Sunday, August 31, 2008


There are many debunkers of science invariably casting aspersions on the findings and conclusions arising out of vast studies authored by reputed scientists with excellent credentials. The foundation of modern food science and human nutrition is based on more than a century of findings by biochemists and nutritionists and what a normal adult needs to maintain good health is well established, accepted universally by all countries. A daily requirement of 2000 kC energy through carbohydrates and 50-60 g each of proteins and fats, 25-30g of dietary fiber and minimum levels of essential vitamins and minerals, essential amino acids and essential fatty acids will have come from the diet consumed. Of course these figures can vary depending on the climate, physical activity and age of the individuals.

Modern societies' curse in the form of various health disorders caused by improper eating, imbalanced foods and excessive indulgence in foods some times is attributed to inadequate understanding of the human nutrition and commercial interests find a loophole to exploit these sentiments to advocate out of the way solutions to establish new foods with new claims. The famous( or infamous?) Atkins diet targeted at people desperately trying to reduce their body weights ( at times at any cost) is such a classical example. The Atkins diet is founded on the concept that a low carbohydrate and high protein diet can help reduce weight with fat playing no critical role. As recently as five years ago,1 out of 11 Americans was on this diet believing they can improve their quality of life through low carb diets as recommended by Atkins Foundation.
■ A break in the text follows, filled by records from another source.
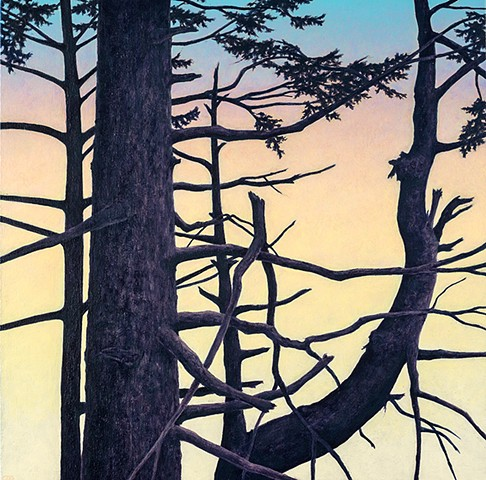 Silhouette of conifer trees at sunset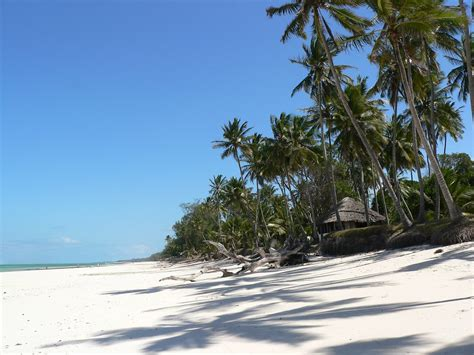 Somali beaches are lacking Palms - SomaliNet Forums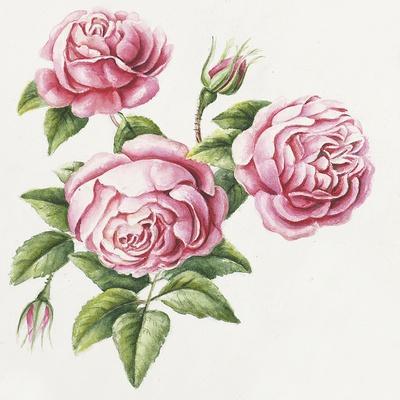 https://imgc.allpostersimages.com/img/posters/3-roses_u-L-Q1CAVUW0.jpg?artPerspective=n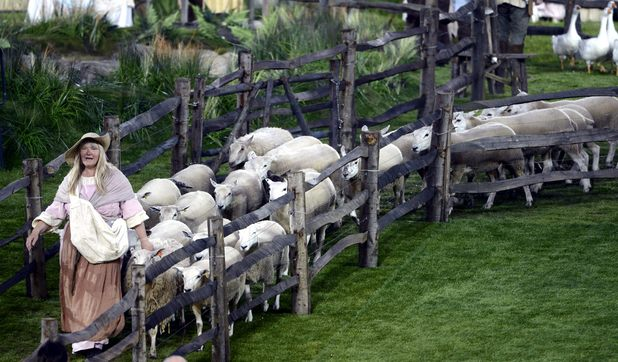 Lambs in ceremony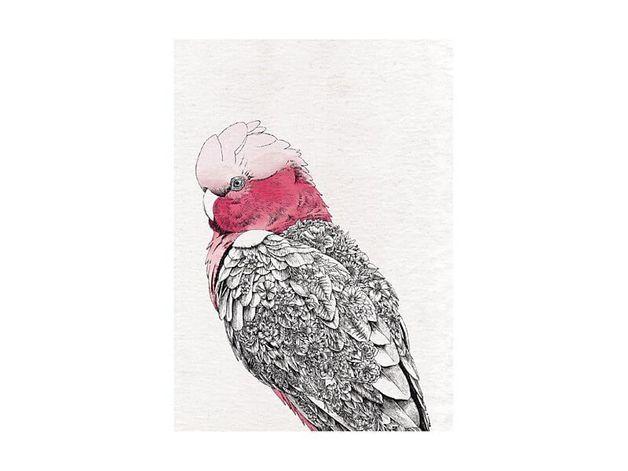 Maxwell & Williams: Marini Ferlazzo Birds Tea Towel - Galah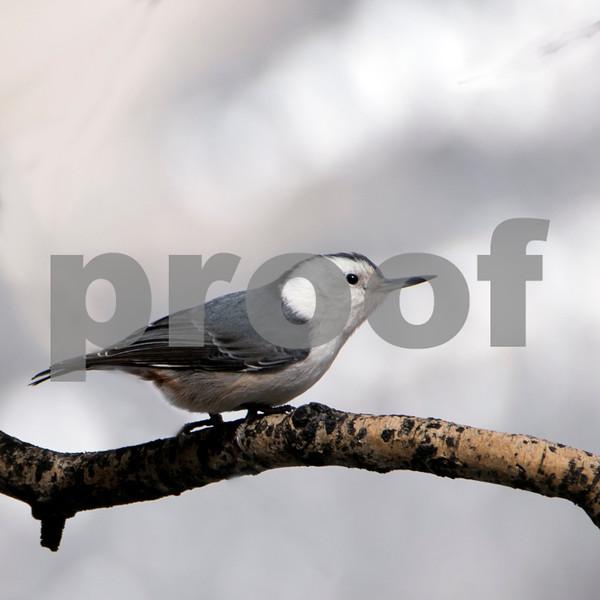 Tell bird 5 (2).jpg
Though the objective of weight reduction was achieved through this diet administered under medical supervision, the phenomenon did not last long and to day the business has plummetted reducing the clientele to less than 2%. It is another matter the company filed for bankurrupcy in July 2005 and realization has dawned on many consumers about the risks involved in adopting such radical changes in basics of human nutrition.

Low carb diets do reduce body weght during the initial phase and this is attributed more to loss of water or/and rapid glycogen reduction rather than fat. Most shocking was the vulnerability of people on low carb diet to heart diseases, accumulation of acetone leading to life threatening situations, diarhea, general debility and weakness, skin rashes and muscle cramps. It is amazing how scientific studies can be tailor made to get results supporting unorthodox ideas like low carb diets. A group of scientists in Israel report their findings that a diet containing low carbohydrates, even in presence of high fats, showed better cholesterol and triglyceride profile as compared to high carbohydrate diets implying that carbohydrate is the only culprit causing overweight. This probably may give new impetus to the industry to come out with products low in carbohydrates but high in fats with disatrous consequences. It is true that excess carbohydrates in the diet can lead to fat accumulation through formation of pyruvates which happen to be the feedstock for fatty acid synthesis. While carbohydrates can generate lipids, reverse does not take place and excess fat will have to be metabolized into energy or stored in adipose tissues.

One of the fundamentals of weight control is that unless intake calories are less than basal metabolic rate, weight loss cannot take place and carbohydrate level has to be above the levels that causes ketosis, an undesirable event in daily life. Fat burning produces acetone which is excreted from the body through urine. While photosynthesis, glycolysis, lipolysis and pyruvate flow into Kreb's Cycle, pentose phosphate pathway, glycogenesis, glycogenolysis, amino acid conversion to glucose under some conditions, glucoreulation for steady maintenance of glucose as a part of homeostasis to conserve the internal environment around the cell are all well established basics of natural metabolism and any challenge to these facts will have to be mounted on solid science, insulated from commercial interests. For normal population there is does not seem to be any alternative to diet control and active life for maintaining ideal body weight. Going for short cuts can be disastrous in the long term.